Eigen solver syntax in dolfin-x

Hello sir,
I am attaching the dolfin code for the same problem as you have asked for it. I have to replicate the same using dolfin-x.

from dolfin import *
import numpy as np
import json
import matplotlib.pyplot as plt
import scipy as sp
%matplotlib inline
mesh = BoxMesh(Point(0.,0.,0.),Point(5,0.6,0.3), 25, 3, 2)
E, nu, rho = (2e11), (0.3), (7850)
mu,lmbda = E/2./(1+nu), E*nu/(1+nu)/(1-2*nu)
def sigma(v):
    dim = v.geometric_dimension()
    return 2.0*mu*eps(v) + lmbda*tr(eps(v))*Identity(dim)
def eps(v):
    return sym(grad(v))
V = VectorFunctionSpace(mesh, 'CG', degree=2)
u = TrialFunction(V)
v = TestFunction(V)
left = CompiledSubDomain("near(x[0], 0) && on_boundary")
bc = DirichletBC(V, Constant((0.,0.,0.)), left)
k_form = inner(sigma(u),eps(v))*dx
m_form = rho*dot(u,v)*dx
K = PETScMatrix()
assemble(k_form, tensor=K)
M = PETScMatrix()
assemble(m_form, tensor=M)
bc.zero(M), bc.apply(K)
eigensolver = SLEPcEigenSolver(K, M)
eigensolver.parameters['problem_type'] = 'gen_hermitian'
eigensolver.parameters['spectral_transform'] = 'shift-and-invert'
eigensolver.parameters['spectral_shift'] = 0.
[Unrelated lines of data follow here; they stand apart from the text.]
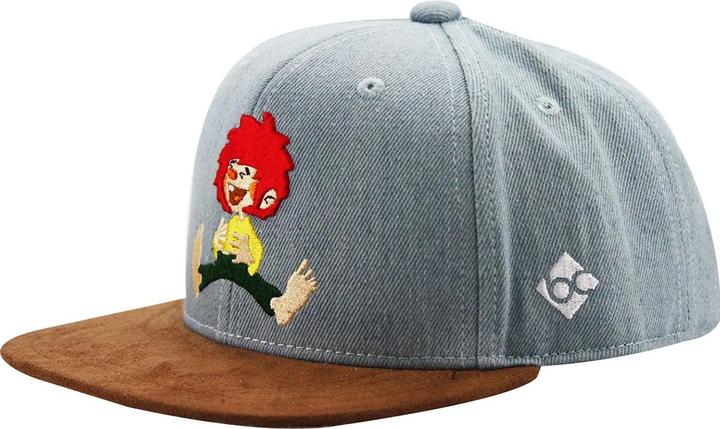 Image du produit Bavarian Caps Casquette Pumuckel (Taille unique)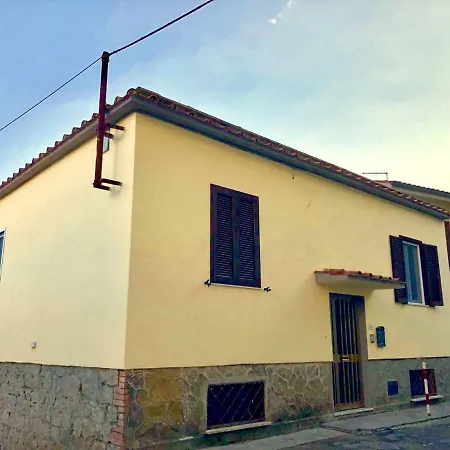 Casale Pratoterra 2 *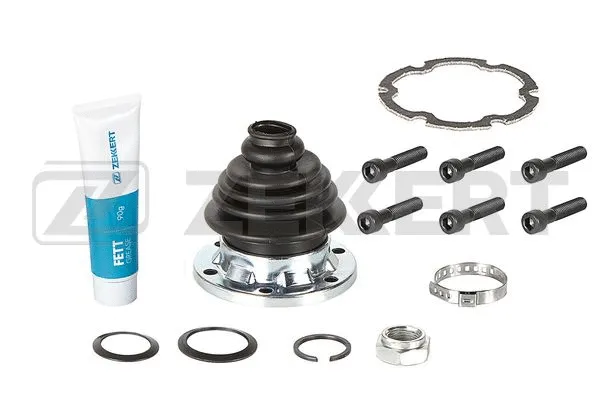 Bellow Kit, drive shaft (SM-1016S)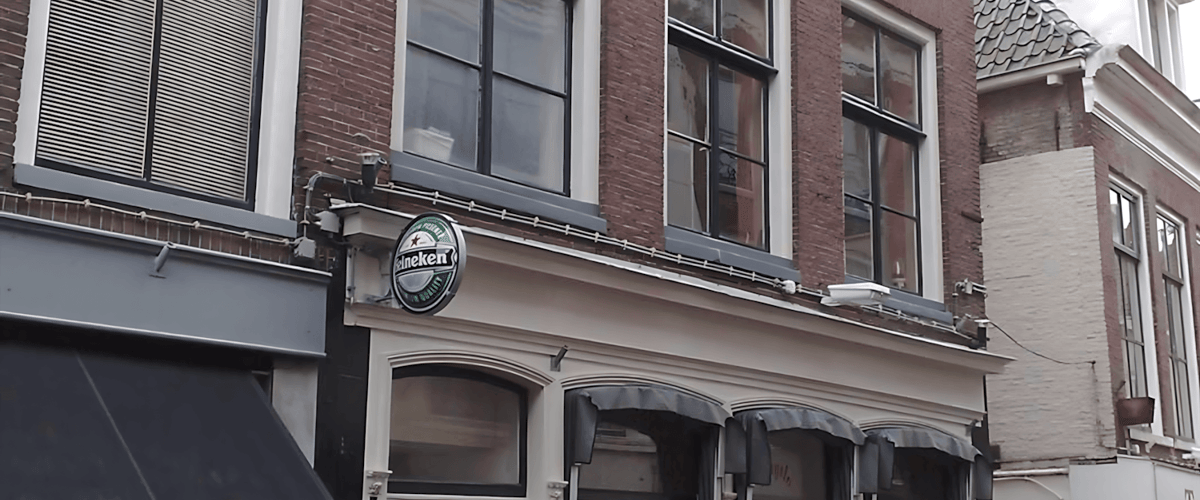 Kamer huren in Leeuwarden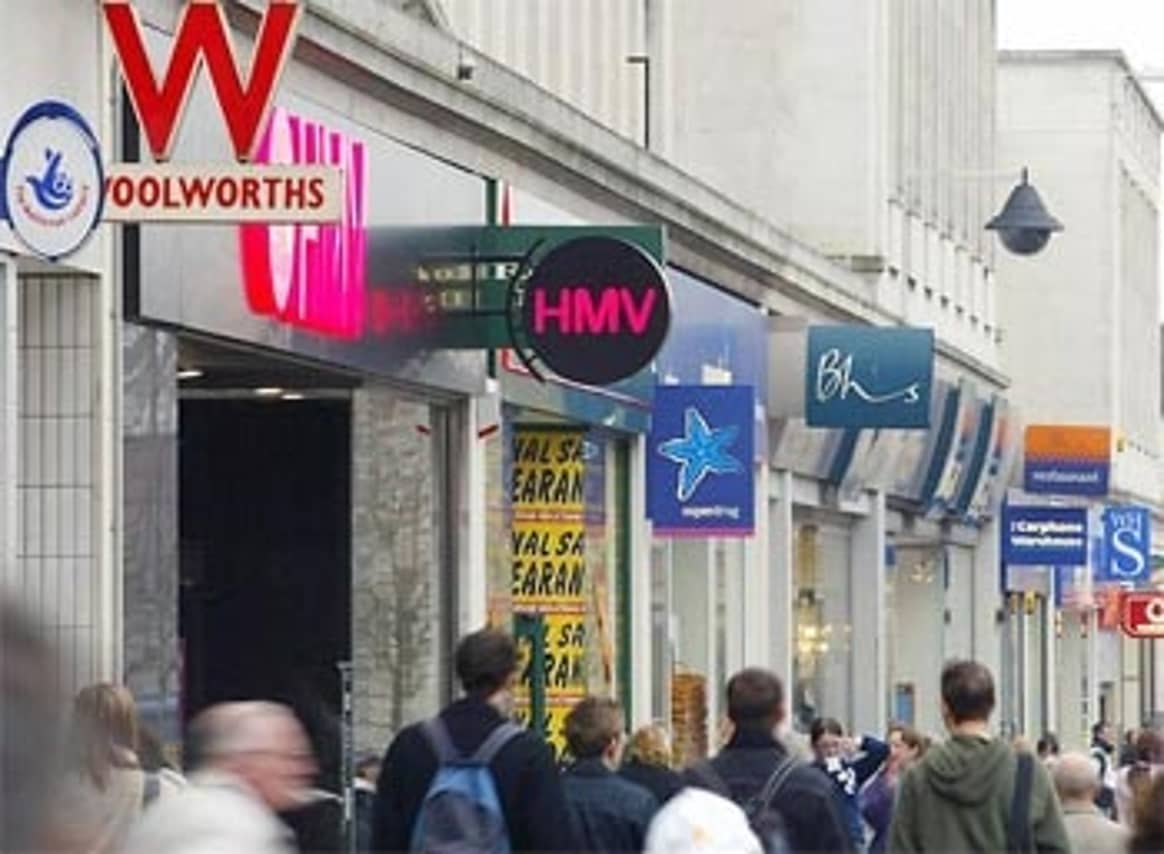 Retailers to face difficult 2011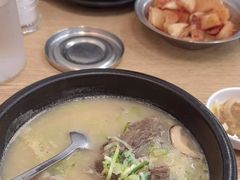 -神仙雪浓汤(明洞店)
N_eig = 40   # number of eigenvalues
print("Computing {} first eigenvalues...".format(N_eig))
eigensolver.solve(N_eig)


L, B, H = 5., 0.3, 0.6 #Dimensions of the beam
# Exact solution computation
from scipy.optimize import root
from math import cos, cosh
falpha = lambda x: cos(x)*cosh(x)+1
alpha = lambda n: root(falpha, (2*n+1)*pi/2.)['x'][0]
file_results = XDMFFile("modal_analysis.xdmf")
file_results.parameters["flush_output"] = True
file_results.parameters["functions_share_mesh"] = True

# Extraction
eig_v = []
eig_l = []
for i in range(N_eig):
    # Extract eigenpair
    r, c, rx, cx = eigensolver.get_eigenpair(i)

    # 3D eigenfrequency
    freq_3D = sqrt(r)/2/pi

    # Beam eigenfrequency
    if i % 2 == 0: # exact solution should correspond to weak axis bending
        I_bend = H*B**3/12.
    else:          #exact solution should correspond to strong axis bending
        I_bend = B*H**3/12.
    freq_beam = alpha(i/2)**2*sqrt(E*I_bend/(rho*B*H*L**4))/2/pi

    print("Solid FE: {0:8.5f} [Hz]   Beam theory: {1:8.5f} [Hz]".format(freq_3D, freq_beam))
    
    
    # Initialize function and assign eigenvector
    eigenmode = Function(V,name="Eigenvector "+str(i))
    eigenmode.vector()[:] = rx
    file_results.write(eigenmode, 0)
    eig_l.append(freq_3D)
    eig_v.append(rx)

The results are:

Computing 40 first eigenvalues...
Solid FE:  9.83051 [Hz]   Beam theory:  9.78457 [Hz]
Solid FE: 19.45146 [Hz]   Beam theory: 19.56914 [Hz]
Solid FE: 60.61639 [Hz]   Beam theory: 61.31884 [Hz]
Solid FE: 114.64296 [Hz]   Beam theory: 122.63769 [Hz]
Solid FE: 118.82391 [Hz]   Beam theory: 171.69454 [Hz]
Solid FE: 165.68699 [Hz]   Beam theory: 343.38908 [Hz]